REQUIREMENTS:
Can you change "closest" to "nearest" in the items, from the first line up to and including the line with "4. (x=716, y=801)", and give those lines back with everything else left the same?

SUPPLIED DATA:
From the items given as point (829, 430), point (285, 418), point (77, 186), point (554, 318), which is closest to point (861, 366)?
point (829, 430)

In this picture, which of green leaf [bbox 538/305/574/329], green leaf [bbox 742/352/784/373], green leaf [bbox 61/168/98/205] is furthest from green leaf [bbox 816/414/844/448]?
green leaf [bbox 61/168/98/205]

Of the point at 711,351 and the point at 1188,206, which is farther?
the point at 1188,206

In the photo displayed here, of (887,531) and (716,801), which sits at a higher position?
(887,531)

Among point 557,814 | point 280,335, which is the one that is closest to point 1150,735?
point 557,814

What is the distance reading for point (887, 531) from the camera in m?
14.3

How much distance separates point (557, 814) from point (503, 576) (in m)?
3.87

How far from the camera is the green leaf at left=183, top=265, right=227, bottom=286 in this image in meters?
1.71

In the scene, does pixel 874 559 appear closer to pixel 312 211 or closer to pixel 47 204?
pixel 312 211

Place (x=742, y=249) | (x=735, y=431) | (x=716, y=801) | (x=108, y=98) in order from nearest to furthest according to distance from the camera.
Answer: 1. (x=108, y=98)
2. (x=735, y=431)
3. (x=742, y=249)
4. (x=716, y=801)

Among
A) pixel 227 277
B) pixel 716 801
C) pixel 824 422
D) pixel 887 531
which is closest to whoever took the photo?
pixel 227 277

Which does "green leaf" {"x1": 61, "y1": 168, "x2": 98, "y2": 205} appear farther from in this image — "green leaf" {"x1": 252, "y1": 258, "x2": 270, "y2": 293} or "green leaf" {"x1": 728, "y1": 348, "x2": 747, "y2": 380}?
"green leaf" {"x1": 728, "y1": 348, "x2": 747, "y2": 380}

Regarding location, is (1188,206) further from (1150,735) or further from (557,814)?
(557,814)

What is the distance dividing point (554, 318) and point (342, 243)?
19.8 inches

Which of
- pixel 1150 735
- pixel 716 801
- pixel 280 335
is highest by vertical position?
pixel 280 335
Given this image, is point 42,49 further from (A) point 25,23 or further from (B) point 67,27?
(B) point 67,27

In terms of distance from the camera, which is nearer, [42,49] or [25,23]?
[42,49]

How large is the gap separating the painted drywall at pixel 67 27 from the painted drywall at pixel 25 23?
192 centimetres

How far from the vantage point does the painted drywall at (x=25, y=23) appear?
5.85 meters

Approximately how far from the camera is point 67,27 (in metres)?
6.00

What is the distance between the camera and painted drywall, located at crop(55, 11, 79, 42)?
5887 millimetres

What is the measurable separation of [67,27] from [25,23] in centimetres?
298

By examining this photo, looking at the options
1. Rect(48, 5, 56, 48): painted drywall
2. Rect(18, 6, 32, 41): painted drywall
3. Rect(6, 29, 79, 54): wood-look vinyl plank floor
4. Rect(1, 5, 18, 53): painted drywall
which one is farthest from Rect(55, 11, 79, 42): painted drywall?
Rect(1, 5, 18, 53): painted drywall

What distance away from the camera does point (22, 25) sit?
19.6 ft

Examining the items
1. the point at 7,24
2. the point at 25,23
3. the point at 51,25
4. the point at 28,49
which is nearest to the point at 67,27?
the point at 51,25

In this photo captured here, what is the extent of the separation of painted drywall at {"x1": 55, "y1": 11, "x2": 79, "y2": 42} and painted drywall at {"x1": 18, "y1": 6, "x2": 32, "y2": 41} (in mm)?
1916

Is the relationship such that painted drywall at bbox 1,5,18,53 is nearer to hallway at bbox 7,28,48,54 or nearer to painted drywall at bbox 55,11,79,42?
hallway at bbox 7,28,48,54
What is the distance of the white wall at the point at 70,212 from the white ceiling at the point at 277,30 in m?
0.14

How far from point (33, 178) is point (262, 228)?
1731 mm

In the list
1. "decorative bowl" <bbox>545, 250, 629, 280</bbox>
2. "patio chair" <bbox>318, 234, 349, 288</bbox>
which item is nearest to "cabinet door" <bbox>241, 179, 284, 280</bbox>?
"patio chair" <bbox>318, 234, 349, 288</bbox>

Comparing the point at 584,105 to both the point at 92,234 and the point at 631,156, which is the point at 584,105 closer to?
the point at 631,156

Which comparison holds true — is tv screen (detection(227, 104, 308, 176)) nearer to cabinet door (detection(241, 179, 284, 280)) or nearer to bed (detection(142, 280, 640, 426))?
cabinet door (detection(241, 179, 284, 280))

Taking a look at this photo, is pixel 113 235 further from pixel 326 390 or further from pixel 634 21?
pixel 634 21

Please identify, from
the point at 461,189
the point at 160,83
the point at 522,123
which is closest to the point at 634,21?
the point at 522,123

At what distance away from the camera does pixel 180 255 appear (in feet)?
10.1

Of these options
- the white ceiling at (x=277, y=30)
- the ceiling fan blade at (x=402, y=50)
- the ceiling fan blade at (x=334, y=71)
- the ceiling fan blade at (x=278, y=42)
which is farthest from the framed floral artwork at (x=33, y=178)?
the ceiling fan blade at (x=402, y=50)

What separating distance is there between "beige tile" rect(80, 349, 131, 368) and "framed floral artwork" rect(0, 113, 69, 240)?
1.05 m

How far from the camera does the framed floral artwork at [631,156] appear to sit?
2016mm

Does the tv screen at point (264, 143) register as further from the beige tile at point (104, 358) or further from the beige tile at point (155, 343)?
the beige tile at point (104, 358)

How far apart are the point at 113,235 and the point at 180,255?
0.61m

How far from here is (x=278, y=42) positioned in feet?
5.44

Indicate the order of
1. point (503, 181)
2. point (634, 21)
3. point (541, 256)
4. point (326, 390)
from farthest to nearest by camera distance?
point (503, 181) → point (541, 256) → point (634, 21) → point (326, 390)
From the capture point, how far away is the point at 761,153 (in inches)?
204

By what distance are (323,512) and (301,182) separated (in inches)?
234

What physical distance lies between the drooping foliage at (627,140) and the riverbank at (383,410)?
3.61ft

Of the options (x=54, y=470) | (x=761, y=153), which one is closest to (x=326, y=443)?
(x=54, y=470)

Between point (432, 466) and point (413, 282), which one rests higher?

SOLUTION TO THIS PROBLEM:
From the items given as point (829, 430), point (285, 418), point (77, 186), point (554, 318), which is nearest to point (861, 366)?
point (829, 430)

In this picture, which of green leaf [bbox 538/305/574/329], green leaf [bbox 742/352/784/373], green leaf [bbox 61/168/98/205] is furthest from green leaf [bbox 816/414/844/448]?
green leaf [bbox 61/168/98/205]

Of the point at 711,351 and the point at 1188,206, which is farther?
the point at 1188,206

In the photo displayed here, of (887,531) and (716,801), which sits at a higher position?
(887,531)

Among point 557,814 | point 280,335, which is the one that is nearest to point 1150,735?
point 557,814

What is the distance reading for point (887, 531) from the camera in m?
14.3

How much distance separates point (557, 814) from point (503, 576) (in m)?
3.87

How far from the camera is the green leaf at left=183, top=265, right=227, bottom=286 in this image in meters?
1.71

In the scene, does pixel 874 559 appear closer to pixel 312 211 or closer to pixel 47 204?
pixel 312 211

Place (x=742, y=249) | (x=735, y=431) | (x=716, y=801) | (x=108, y=98) in order from nearest to furthest according to distance from the camera.
Answer: 1. (x=108, y=98)
2. (x=735, y=431)
3. (x=742, y=249)
4. (x=716, y=801)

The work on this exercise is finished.